Bazı kesimler,, özellikle de çevreciler, enerji sektörümüzün, yeniden yapılandırıldığı bu süreçte, önceliklerimizi ve tercihlerimizi artık nükleer enerji ve fosil enerji kaynakları yerine; yerli, ucuz, bol, temiz, çevreci, yenilenebilir, planlı, verimli, etkin, istikrarlı, bağımsız, doğru ve üretim, iletim, dağıtım altyapısı iyileştirilmiş enerji kullanımının sağlanması olarak değiştirmeliyiz fikrindedir. Ancak Türkiye' nin, bu tablo içinde, ihtiyacı olan enerjiyi nasıl sağlayacağını, somut olarak ortaya koymuyorlar
Oysa enerji, çağımızın yaşamsal bağımlılığı haline gelmiştir. Dünyamızda ve ülkemizde, bir yandan küresel iklim değişikliği tartışmaları içinde elektrik enerjisi üretiminin payı, diğer yandan her şeye karşın enerji üretimi talebinin karşılanmasına yönelik projeksiyonları tartışılmaktadır. Ancak ülkemizde, ürünün en başta üretilebilmesi, hatta yaşam için, enerjiye ihtiyaç var. Bu enerji bugün için başkan Sayın Erdoğan' nın belirttiği gibi, petrol, elektrik, doğalgaz'dan sağlanmakta, pahalı elektrik elde edildiğinde de, sanayicimizin global pazarlarda rekabet şansı azalmaktadır. Ayrıca yeterli de değildir. Hızlı talep artışı karşısında, Türkiye' nin, daha çok enerjiye ihtiyacı olduğu da ortadadır.
Ülkemiz, nükleer enerji yakıtı olan Toryum' un, dünyadaki rezervinin yüzde 53'üne sahip olmasına rağmen, nükleer enerji' ye sahip değildir. Oysa Fransa, ABD, İspanya, gibi birçok ülke enerjileri kaynaklarının çeşitlendirmiş ve Nükleer enerjiyi etkin ve temiz bir şekilde kullanmaktadır. Ancak ülkemizde ise yılladır, bazı kesimler gösterilerle nükleer enerji santralleri kurulmamasını engellemek istiyorlar.

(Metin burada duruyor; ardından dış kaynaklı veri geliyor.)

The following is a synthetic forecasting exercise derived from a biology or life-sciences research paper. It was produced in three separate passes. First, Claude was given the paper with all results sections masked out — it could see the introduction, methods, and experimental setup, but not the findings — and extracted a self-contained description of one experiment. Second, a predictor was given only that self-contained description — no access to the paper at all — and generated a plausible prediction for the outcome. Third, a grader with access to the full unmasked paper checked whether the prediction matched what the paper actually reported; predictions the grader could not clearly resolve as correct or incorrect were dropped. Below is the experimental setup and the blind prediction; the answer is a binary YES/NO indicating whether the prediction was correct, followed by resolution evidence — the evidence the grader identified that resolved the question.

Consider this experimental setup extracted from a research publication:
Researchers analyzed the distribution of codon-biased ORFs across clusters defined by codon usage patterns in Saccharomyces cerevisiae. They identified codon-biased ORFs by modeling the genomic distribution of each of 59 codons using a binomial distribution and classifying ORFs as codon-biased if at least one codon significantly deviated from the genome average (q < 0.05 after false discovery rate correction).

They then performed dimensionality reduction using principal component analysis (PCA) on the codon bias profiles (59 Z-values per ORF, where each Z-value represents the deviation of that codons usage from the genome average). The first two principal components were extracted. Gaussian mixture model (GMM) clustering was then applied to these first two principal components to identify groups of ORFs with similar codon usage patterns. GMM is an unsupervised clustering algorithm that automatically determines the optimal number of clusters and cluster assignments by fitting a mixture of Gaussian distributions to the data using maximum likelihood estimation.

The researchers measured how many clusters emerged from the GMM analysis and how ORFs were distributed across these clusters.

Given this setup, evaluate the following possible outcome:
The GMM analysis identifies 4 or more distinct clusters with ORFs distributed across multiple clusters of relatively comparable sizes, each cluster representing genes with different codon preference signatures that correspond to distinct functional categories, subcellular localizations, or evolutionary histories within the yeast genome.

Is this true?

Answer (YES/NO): NO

Nükleer enerji, enerji fiyatlarının yükselmesiyle birlikte yeniden gündeme geldi. Nükleer enerji, bir çözüm yolu olarak ortaya çıkıyor. Taraftarları, nükleer enerjinin temiz ve güvenilir bir enerji kaynağı olduğunu belirtirken, karşı çıkanlar güvenlik meselesi ile nükleer atıkların ortadan kaldırılmasının, bu enerji türünün bütün yararlarını silip süpüreceğini öne sürüyor. Oysa ABD' de, şu anda 104 nükleer enerji tesisinde üretim yapılıyor. Başkan Bush enerji politikası çerçevesinde nükleer enerjiden daha fazla yararlanılmasını istiyor.
Nükleer enerji, asit yağmuru, hava kirliliği, yaratmıyor. Ayrıca dünyanın aşırı ısınmasına da nükleer enerji tesislerinin bir katkısı bulunmuyor. Buna karşılık kömür, gaz ve petrol tesisleri, bu zararlı etkilerin hepsini yaratıyor.
Halkımız, her zaman nükleer enerji denilirken radyasyonu düşünmüş ve bilinçsizliğin etkisiyle haklı olarak Akkuyu ve Sinop projesine karşı çıkmıştır. Avrupa ülkelerinin hiçbir zaman vazgeçemediği nükleer enerji, Türkiye' de hala tartışma konusudur. Fransa, Almanya, İtalya, İngiltere, ABD, bazı İskandinav ülkeleri, Bulgaristan, Rusya, Ermenistan ve daha birçok ülkenin vazgeçilmez enerji kaynağı olan nükleer enerjinin elbette fayda ve zararları vardır. Ancak dünyanın, tüm gelişmiş ülkeleri ve Türkiye' nin komşuları, nükleer enerjiden istifade ediyor. İşini ilginç yanı, bu ülkelerde, nükleer santral, karşıtı gösterilerde yapılmıyor. Hal böyle olunca da Türkiye' de, nükleer enerjiye karşı çıkılması hiçte hayra alamet değildir.